Stored entries
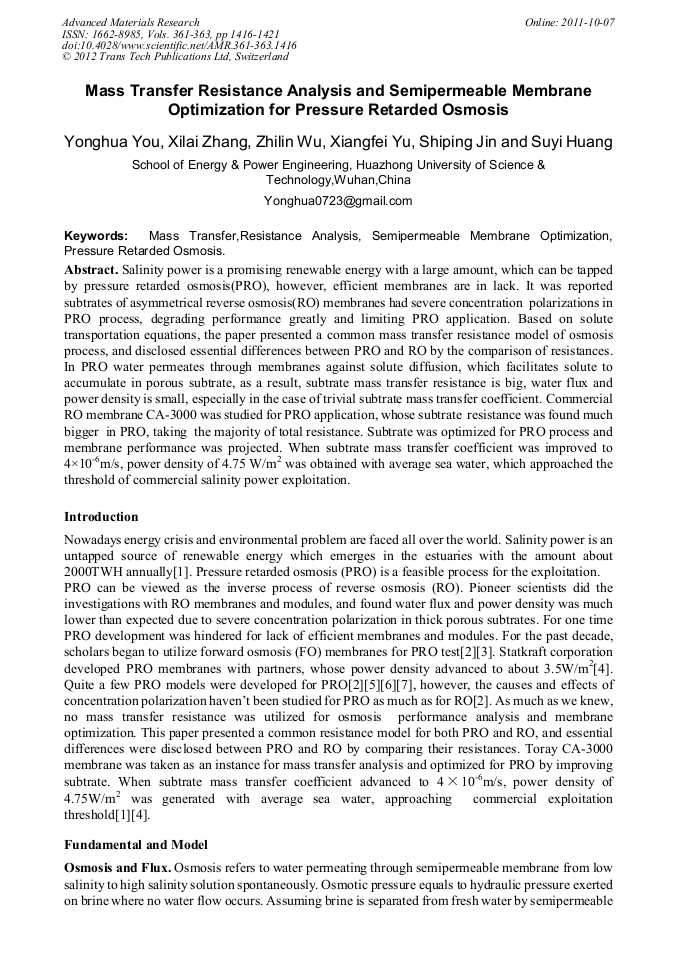 Advanced Materials Research
ISSN: 1662-8985, Vols. 361-363, pp 1416-1421
doi:10.4028/www.scientific.net/AMR.361-363.1416
© 2012 Trans Tech Publications Ltd, Switzerland

Online: 2011-10-07

Mass Transfer Resistance Analysis and Semipermeable Membrane Optimization for Pressure Retarded Osmosis

Yonghua You, Xilai Zhang, Zhilin Wu, Xiangfei Yu, Shiping Jin and Suyi Huang

School of Energy & Power Engineering, Huazhong University of Science & Technology,Wuhan,China

Yonghua0723@gmail.com

Keywords: Mass Transfer,Resistance Analysis, Semipermeable Membrane Optimization, Pressure Retarded Osmosis.

Abstract. Salinity power is a promising renewable energy with a large amount, which can be tapped by pressure retarded osmosis(PRO), however, efficient membranes are in lack. It was reported subtrates of asymmetrical reverse osmosis(RO) membranes had severe concentration polarizations in PRO process, degrading performance greatly and limiting PRO application. Based on solute transportation equations, the paper presented a common mass transfer resistance model of osmosis process, and disclosed essential differences between PRO and RO by the comparison of resistances. In PRO water permeates through membranes against solute diffusion, which facilitates solute to accumulate in porous subtrate, as a result, subtrate mass transfer resistance is big, water flux and power density is small, especially in the case of trivial subtrate mass transfer coefficient. Commercial RO membrane CA-3000 was studied for PRO application, whose subtrate resistance was found much bigger in PRO, taking the majority of total resistance. Subtrate was optimized for PRO process and membrane performance was projected. When subtrate mass transfer coefficient was improved to $4\times10^{-6}$m/s, power density of 4.75 W/m$^2$ was obtained with average sea water, which approached the threshold of commercial salinity power exploitation.

Introduction

Nowadays energy crisis and environmental problem are faced all over the world. Salinity power is an untapped source of renewable energy which emerges in the estuaries with the amount about 2000TWH annually[1]. Pressure retarded osmosis (PRO) is a feasible process for the exploitation.
PRO can be viewed as the inverse process of reverse osmosis (RO). Pioneer scientists did the investigations with RO membranes and modules, and found water flux and power density was much lower than expected due to severe concentration polarization in thick porous subtrates. For one time PRO development was hindered for lack of efficient membranes and modules. For the past decade, scholars began to utilize forward osmosis (FO) membranes for PRO test[2][3]. Statkraft corporation developed PRO membranes with partners, whose power density advanced to about 3.5W/m$^2$[4]. Quite a few PRO models were developed for PRO[2][5][6][7], however, the causes and effects of concentration polarization haven't been studied for PRO as much as for RO[2]. As much as we knew, no mass transfer resistance was utilized for osmosis performance analysis and membrane optimization. This paper presented a common resistance model for both PRO and RO, and essential differences were disclosed between PRO and RO by comparing their resistances. Toray CA-3000 membrane was taken as an instance for mass transfer analysis and optimized for PRO by improving subtrate. When subtrate mass transfer coefficient advanced to $4\times10^{-6}$m/s, power density of 4.75W/m$^2$ was generated with average sea water, approaching commercial exploitation threshold[1][4].

Fundamental and Model

Osmosis and Flux. Osmosis refers to water permeating through semipermeable membrane from low salinity to high salinity solution spontaneously. Osmotic pressure equals to hydraulic pressure exerted on brine where no water flow occurs. Assuming brine is separated from fresh water by semipermeable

Exercise: Because only the text is wanted, repeat all the entries exactly and leave out the pictures.

Solved exercise:
 Advanced Materials Research
ISSN: 1662-8985, Vols. 361-363, pp 1416-1421
doi:10.4028/www.scientific.net/AMR.361-363.1416
© 2012 Trans Tech Publications Ltd, Switzerland

Online: 2011-10-07

Mass Transfer Resistance Analysis and Semipermeable Membrane Optimization for Pressure Retarded Osmosis

Yonghua You, Xilai Zhang, Zhilin Wu, Xiangfei Yu, Shiping Jin and Suyi Huang

School of Energy & Power Engineering, Huazhong University of Science & Technology,Wuhan,China

Yonghua0723@gmail.com

Keywords: Mass Transfer,Resistance Analysis, Semipermeable Membrane Optimization, Pressure Retarded Osmosis.

Abstract. Salinity power is a promising renewable energy with a large amount, which can be tapped by pressure retarded osmosis(PRO), however, efficient membranes are in lack. It was reported subtrates of asymmetrical reverse osmosis(RO) membranes had severe concentration polarizations in PRO process, degrading performance greatly and limiting PRO application. Based on solute transportation equations, the paper presented a common mass transfer resistance model of osmosis process, and disclosed essential differences between PRO and RO by the comparison of resistances. In PRO water permeates through membranes against solute diffusion, which facilitates solute to accumulate in porous subtrate, as a result, subtrate mass transfer resistance is big, water flux and power density is small, especially in the case of trivial subtrate mass transfer coefficient. Commercial RO membrane CA-3000 was studied for PRO application, whose subtrate resistance was found much bigger in PRO, taking the majority of total resistance. Subtrate was optimized for PRO process and membrane performance was projected. When subtrate mass transfer coefficient was improved to $4\times10^{-6}$m/s, power density of 4.75 W/m$^2$ was obtained with average sea water, which approached the threshold of commercial salinity power exploitation.

Introduction

Nowadays energy crisis and environmental problem are faced all over the world. Salinity power is an untapped source of renewable energy which emerges in the estuaries with the amount about 2000TWH annually[1]. Pressure retarded osmosis (PRO) is a feasible process for the exploitation.
PRO can be viewed as the inverse process of reverse osmosis (RO). Pioneer scientists did the investigations with RO membranes and modules, and found water flux and power density was much lower than expected due to severe concentration polarization in thick porous subtrates. For one time PRO development was hindered for lack of efficient membranes and modules. For the past decade, scholars began to utilize forward osmosis (FO) membranes for PRO test[2][3]. Statkraft corporation developed PRO membranes with partners, whose power density advanced to about 3.5W/m$^2$[4]. Quite a few PRO models were developed for PRO[2][5][6][7], however, the causes and effects of concentration polarization haven't been studied for PRO as much as for RO[2]. As much as we knew, no mass transfer resistance was utilized for osmosis performance analysis and membrane optimization. This paper presented a common resistance model for both PRO and RO, and essential differences were disclosed between PRO and RO by comparing their resistances. Toray CA-3000 membrane was taken as an instance for mass transfer analysis and optimized for PRO by improving subtrate. When subtrate mass transfer coefficient advanced to $4\times10^{-6}$m/s, power density of 4.75W/m$^2$ was generated with average sea water, approaching commercial exploitation threshold[1][4].

Fundamental and Model

Osmosis and Flux. Osmosis refers to water permeating through semipermeable membrane from low salinity to high salinity solution spontaneously. Osmotic pressure equals to hydraulic pressure exerted on brine where no water flow occurs. Assuming brine is separated from fresh water by semipermeable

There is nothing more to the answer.